7. Wallet Statement Surrogate
In fintech and digital lending, wallet usage patterns (Paytm, PhonePe, etc.) are sometimes used as banking surrogates. Frequent transactions, utility payments, and balance levels reflect customer behavior. Though not mainstream in banks yet, neo-banks and digital NBFCs use this for thin-file customers.
Challenges of Banking Surrogate:
-
Inconsistent Transaction Behavior
Banking surrogate models rely heavily on the borrower’s bank transaction history to assess creditworthiness. However, many individuals and small businesses exhibit inconsistent cash flows, irregular deposits, or lump-sum transactions that do not accurately reflect income stability. This variability makes it difficult for lenders to determine repayment capacity.

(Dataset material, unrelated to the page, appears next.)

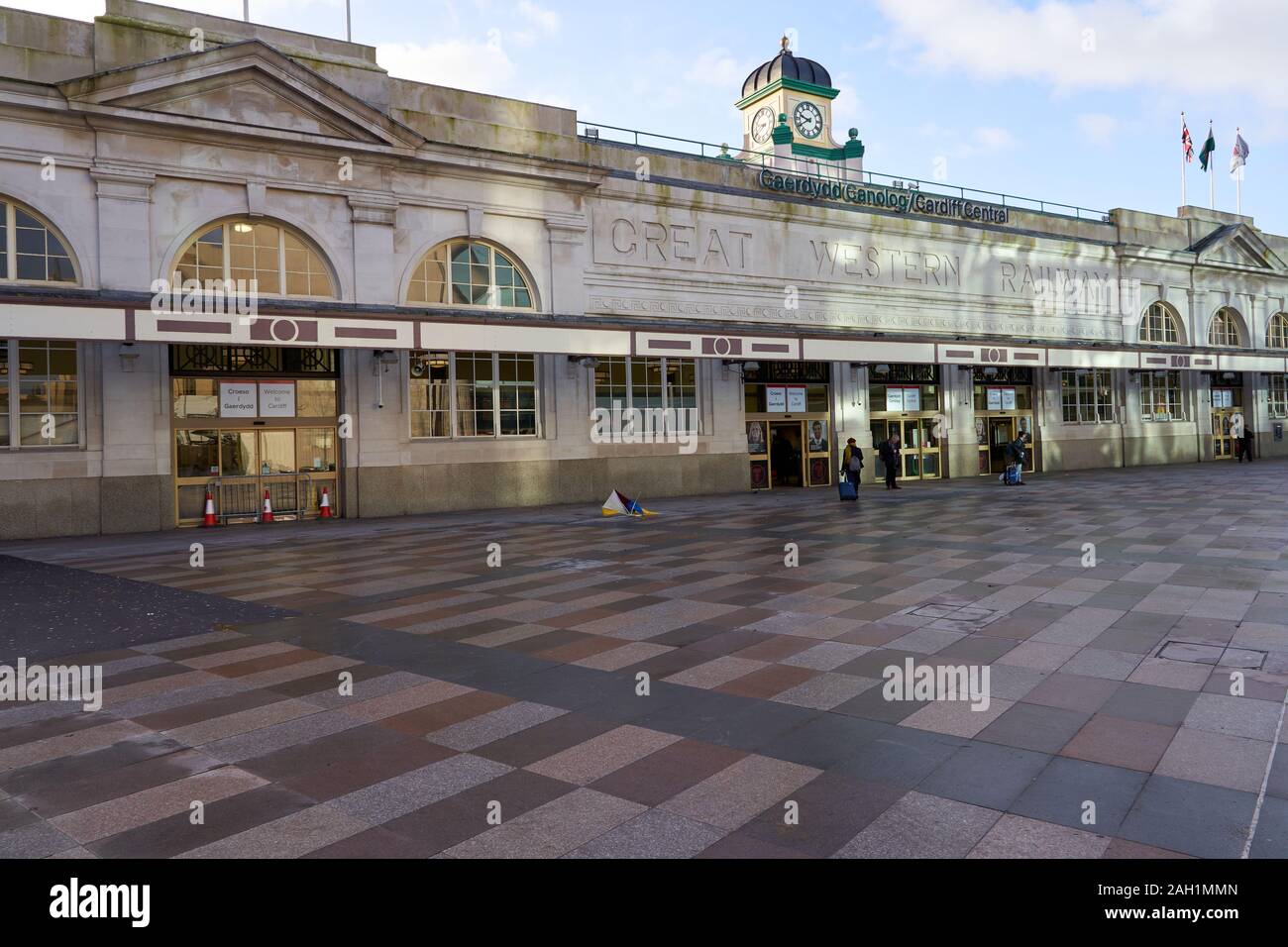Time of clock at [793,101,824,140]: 9:40
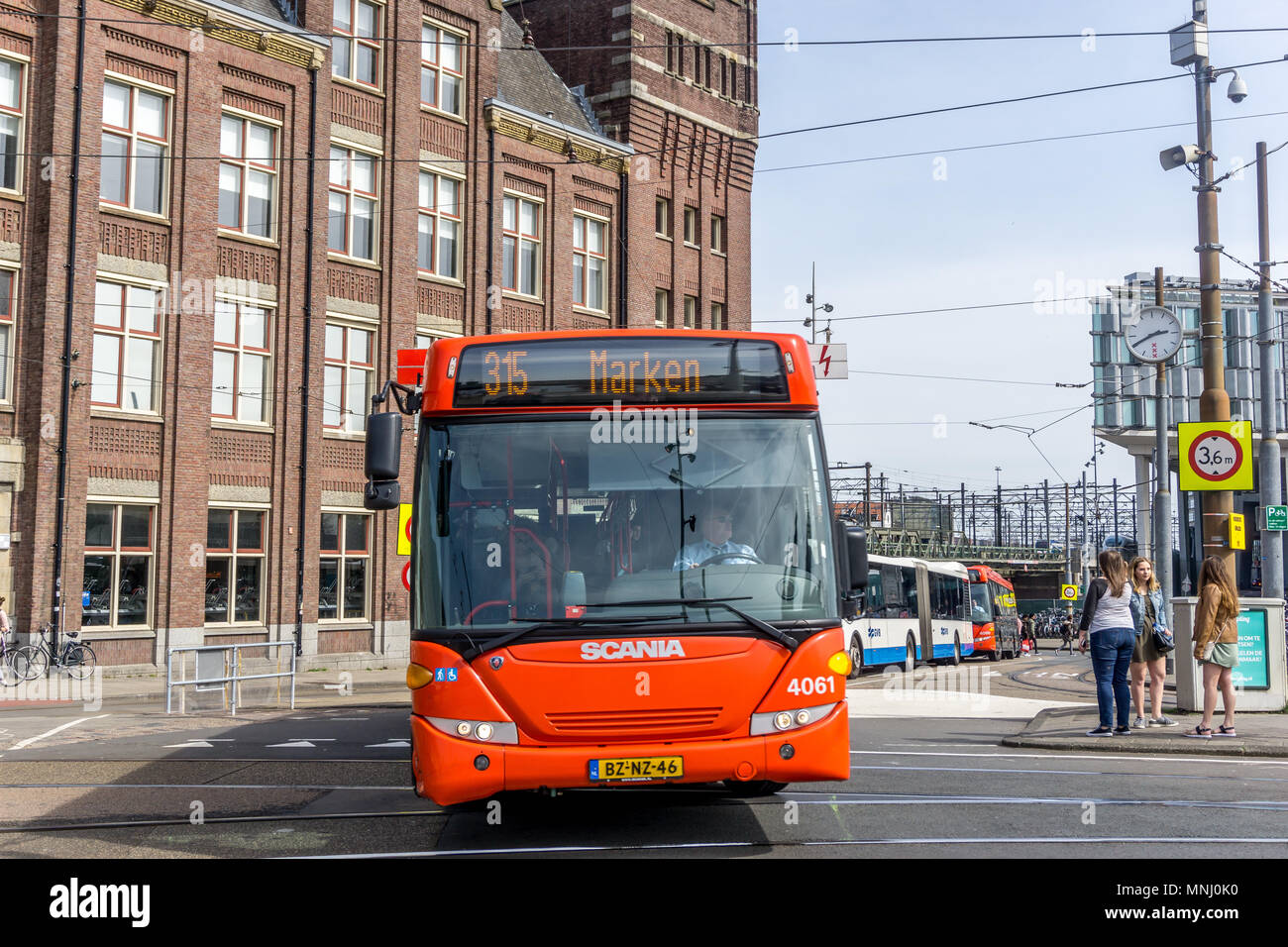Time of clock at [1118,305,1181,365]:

Seasonal businesses or informal workers, in particular, may show spikes and dips in activity, which could lead to misjudgment of risk, resulting in either loan rejection or inappropriate credit limits.
-
Limited Financial Data for New Accounts
If a borrower has a recently opened bank account, there may not be sufficient transaction history to assess creditworthiness using a banking surrogate model. Lenders typically require at least 6 to 12 months of banking data for reliable analysis. This becomes a barrier for first-time borrowers, newly established businesses, or those who previously relied on cash transactions. The lack of adequate data restricts eligibility and may lead to delays or rejection of loan applications even for potentially creditworthy applicants.
-
Manipulated Transactions
Some borrowers may try to artificially inflate account activity—such as making multiple small deposits or transferring funds between accounts—to appear financially stronger than they actually are. Since surrogate models depend on the quantity and flow of transactions, this manipulation can mislead lenders into granting loans to high-risk customers. Without advanced data validation and fraud detection tools, banking surrogate analysis becomes vulnerable to such practices, thereby increasing the lender’s credit exposure and risk of default.
-
Lack of Standardization in Assessment
There is no uniform methodology across banks or NBFCs for evaluating banking surrogate data. One lender may prioritize average monthly balance, while another may emphasize credit turnover or number of transactions. This lack of standardization leads to inconsistent loan decisions and credit scoring outcomes. Borrowers may be accepted by one institution and rejected by another for the same banking behavior. This inconsistency reduces predictability and transparency in the lending process, undermining customer confidence.
-
Dependence on Technology and Automation
Banking surrogate models require automated tools to extract, analyze, and interpret transaction data efficiently. However, many financial institutions, especially in rural areas, lack adequate digital infrastructure or trained personnel to implement such systems effectively. Errors in data interpretation, mismatched formats, or system failures can lead to incorrect credit assessments. Heavy dependence on technology also raises concerns about data privacy, cybersecurity, and regulatory compliance, particularly when dealing with sensitive banking information.
-
Exclusion of Cash-Based Borrowers
Many small businesses and individuals in India still operate in a predominantly cash-based environment, with minimal banking activity. Banking surrogate models, by design, exclude those without digital or formal banking trails, thereby limiting access to credit for a large segment of the population. This exclusion is contrary to the goal of financial inclusion and can deepen the divide between formal and informal borrowers. Without additional models or blended scoring approaches, these borrowers remain undervalued or invisible in the formal credit system.